-------- Data for processing

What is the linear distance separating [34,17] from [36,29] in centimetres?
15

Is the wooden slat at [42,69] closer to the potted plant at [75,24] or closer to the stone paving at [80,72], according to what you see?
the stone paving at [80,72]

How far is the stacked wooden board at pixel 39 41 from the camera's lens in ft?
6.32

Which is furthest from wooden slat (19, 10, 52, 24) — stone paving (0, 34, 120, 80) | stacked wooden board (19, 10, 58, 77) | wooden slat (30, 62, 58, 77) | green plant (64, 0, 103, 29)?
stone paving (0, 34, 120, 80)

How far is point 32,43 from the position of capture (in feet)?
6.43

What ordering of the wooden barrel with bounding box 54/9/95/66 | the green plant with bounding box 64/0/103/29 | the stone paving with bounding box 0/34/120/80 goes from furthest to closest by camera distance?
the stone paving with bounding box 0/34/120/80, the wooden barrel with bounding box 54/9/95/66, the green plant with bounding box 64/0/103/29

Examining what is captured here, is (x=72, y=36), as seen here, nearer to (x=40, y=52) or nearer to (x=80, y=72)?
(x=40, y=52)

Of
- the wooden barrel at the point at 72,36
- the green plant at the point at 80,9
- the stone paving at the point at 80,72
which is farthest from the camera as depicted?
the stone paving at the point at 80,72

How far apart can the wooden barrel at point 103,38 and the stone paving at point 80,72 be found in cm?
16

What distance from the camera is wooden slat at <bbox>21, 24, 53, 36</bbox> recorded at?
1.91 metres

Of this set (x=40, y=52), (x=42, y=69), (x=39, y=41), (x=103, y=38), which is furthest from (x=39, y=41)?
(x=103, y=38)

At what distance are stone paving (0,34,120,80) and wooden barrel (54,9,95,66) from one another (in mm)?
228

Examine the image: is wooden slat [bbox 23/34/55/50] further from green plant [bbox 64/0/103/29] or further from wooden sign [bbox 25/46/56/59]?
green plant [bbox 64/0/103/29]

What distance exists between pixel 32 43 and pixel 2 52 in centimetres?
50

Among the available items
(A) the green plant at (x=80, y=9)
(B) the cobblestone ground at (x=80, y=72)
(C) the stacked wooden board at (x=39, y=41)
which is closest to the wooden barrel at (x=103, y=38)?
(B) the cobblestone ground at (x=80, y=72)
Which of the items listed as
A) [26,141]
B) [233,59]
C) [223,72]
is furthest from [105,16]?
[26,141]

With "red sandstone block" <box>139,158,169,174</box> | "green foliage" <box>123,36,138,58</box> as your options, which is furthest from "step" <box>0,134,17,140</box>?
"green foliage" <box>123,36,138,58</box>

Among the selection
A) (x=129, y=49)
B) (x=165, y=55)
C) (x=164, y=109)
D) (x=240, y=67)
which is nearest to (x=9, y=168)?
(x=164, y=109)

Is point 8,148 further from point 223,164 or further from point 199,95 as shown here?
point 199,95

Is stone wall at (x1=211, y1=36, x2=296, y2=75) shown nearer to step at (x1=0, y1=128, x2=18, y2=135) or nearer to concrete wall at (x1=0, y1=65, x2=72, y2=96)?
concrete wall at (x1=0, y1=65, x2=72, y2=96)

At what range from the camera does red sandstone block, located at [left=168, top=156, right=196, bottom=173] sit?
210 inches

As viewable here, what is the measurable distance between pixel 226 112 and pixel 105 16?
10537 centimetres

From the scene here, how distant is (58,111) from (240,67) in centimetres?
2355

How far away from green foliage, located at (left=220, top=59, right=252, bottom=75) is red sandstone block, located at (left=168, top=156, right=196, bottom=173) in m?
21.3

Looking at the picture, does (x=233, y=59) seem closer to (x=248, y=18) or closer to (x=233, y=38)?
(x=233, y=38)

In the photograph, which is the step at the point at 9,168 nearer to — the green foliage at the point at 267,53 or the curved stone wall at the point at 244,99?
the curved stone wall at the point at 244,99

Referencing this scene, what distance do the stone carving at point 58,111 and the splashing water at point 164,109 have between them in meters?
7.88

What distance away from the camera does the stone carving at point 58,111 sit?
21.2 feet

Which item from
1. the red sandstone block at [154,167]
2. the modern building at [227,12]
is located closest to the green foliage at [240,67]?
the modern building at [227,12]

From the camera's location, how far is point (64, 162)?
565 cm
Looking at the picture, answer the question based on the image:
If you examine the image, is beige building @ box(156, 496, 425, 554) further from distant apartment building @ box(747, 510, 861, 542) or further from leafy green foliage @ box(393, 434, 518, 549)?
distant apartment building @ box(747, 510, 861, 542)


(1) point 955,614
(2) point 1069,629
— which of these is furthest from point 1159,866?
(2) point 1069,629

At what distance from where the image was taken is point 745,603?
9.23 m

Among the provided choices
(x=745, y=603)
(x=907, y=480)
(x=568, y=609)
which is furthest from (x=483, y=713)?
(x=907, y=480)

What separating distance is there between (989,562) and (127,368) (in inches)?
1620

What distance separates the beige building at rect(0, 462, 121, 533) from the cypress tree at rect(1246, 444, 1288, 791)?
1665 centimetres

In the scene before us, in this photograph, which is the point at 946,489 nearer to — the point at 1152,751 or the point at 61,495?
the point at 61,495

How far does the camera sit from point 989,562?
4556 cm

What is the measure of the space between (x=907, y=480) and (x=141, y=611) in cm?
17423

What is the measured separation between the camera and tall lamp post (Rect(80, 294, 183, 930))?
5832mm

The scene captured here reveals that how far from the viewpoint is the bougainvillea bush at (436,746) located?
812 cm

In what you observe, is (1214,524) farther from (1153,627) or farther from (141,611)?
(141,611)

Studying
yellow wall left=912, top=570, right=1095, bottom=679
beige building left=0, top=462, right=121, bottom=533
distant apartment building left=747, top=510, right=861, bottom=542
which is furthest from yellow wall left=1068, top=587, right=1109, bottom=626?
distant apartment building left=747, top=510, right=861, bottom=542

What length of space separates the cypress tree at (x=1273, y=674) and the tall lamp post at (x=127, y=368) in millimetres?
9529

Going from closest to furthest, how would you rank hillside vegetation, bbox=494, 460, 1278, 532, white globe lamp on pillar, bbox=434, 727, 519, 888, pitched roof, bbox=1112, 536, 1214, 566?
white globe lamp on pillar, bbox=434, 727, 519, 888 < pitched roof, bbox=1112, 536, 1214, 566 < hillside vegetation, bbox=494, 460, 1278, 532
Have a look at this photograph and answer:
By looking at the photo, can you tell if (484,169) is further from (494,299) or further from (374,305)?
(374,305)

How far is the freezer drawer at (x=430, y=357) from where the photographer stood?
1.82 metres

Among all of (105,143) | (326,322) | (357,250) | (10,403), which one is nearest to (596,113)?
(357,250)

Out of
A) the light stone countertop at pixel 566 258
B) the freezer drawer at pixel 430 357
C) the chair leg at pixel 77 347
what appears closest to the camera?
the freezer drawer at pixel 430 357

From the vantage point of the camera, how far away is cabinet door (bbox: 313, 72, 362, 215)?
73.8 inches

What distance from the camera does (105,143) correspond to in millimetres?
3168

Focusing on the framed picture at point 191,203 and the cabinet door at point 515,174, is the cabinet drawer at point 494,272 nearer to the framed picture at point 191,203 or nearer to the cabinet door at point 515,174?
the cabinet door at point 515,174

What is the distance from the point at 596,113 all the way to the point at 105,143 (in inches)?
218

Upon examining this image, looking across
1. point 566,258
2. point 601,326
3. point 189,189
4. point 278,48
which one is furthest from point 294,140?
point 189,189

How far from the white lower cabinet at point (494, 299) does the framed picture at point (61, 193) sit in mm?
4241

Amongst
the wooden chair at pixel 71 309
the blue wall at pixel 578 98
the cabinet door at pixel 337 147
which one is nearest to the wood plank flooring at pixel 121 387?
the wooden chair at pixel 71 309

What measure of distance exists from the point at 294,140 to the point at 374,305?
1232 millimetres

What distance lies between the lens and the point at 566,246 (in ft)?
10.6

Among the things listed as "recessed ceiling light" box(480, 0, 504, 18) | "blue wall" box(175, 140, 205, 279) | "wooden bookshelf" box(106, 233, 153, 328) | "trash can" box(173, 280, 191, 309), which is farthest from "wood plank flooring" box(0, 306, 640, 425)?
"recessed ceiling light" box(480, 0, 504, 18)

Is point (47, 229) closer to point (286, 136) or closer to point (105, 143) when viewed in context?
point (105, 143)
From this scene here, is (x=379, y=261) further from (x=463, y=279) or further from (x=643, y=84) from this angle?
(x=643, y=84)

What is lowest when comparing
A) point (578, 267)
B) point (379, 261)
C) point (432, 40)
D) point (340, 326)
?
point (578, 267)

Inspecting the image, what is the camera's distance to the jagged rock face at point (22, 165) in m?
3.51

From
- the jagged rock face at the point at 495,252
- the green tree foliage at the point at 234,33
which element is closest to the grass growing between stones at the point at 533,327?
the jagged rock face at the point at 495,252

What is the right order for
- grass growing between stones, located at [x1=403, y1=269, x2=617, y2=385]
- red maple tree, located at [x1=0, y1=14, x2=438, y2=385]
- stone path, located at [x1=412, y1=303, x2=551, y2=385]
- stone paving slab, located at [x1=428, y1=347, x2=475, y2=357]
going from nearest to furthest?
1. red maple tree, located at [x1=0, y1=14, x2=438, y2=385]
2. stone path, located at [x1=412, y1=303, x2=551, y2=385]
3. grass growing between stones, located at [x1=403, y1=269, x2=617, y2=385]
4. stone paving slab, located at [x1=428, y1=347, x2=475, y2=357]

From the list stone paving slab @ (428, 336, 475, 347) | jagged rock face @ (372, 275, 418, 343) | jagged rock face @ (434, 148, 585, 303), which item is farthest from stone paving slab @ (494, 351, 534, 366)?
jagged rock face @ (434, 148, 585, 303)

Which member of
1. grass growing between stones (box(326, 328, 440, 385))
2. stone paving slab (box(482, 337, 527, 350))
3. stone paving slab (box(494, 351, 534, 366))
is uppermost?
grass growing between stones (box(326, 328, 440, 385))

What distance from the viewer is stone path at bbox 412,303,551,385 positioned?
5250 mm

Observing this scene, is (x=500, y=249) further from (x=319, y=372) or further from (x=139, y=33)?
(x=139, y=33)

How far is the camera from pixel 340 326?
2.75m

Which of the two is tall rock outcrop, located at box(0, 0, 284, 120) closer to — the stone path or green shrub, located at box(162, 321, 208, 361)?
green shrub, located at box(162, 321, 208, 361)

----------------

▶ What is required
Output exactly the lines above, from the one holding "From the list" through the end of the data, including the first and last.

▶ Final result
From the list stone paving slab @ (428, 336, 475, 347) | jagged rock face @ (372, 275, 418, 343) | jagged rock face @ (434, 148, 585, 303), which item is farthest from stone paving slab @ (494, 351, 534, 366)?
jagged rock face @ (434, 148, 585, 303)

Which member of
1. grass growing between stones (box(326, 328, 440, 385))
2. stone paving slab (box(482, 337, 527, 350))
3. stone paving slab (box(494, 351, 534, 366))
is uppermost?
grass growing between stones (box(326, 328, 440, 385))

What distance from the viewer is stone path at bbox 412,303,551,385 positioned?
5250 mm

Observing this scene, is (x=500, y=249) further from (x=319, y=372) or further from (x=139, y=33)?
(x=139, y=33)

How far is the camera from pixel 340 326?
2.75m

Which of the two is tall rock outcrop, located at box(0, 0, 284, 120) closer to — the stone path or green shrub, located at box(162, 321, 208, 361)?
green shrub, located at box(162, 321, 208, 361)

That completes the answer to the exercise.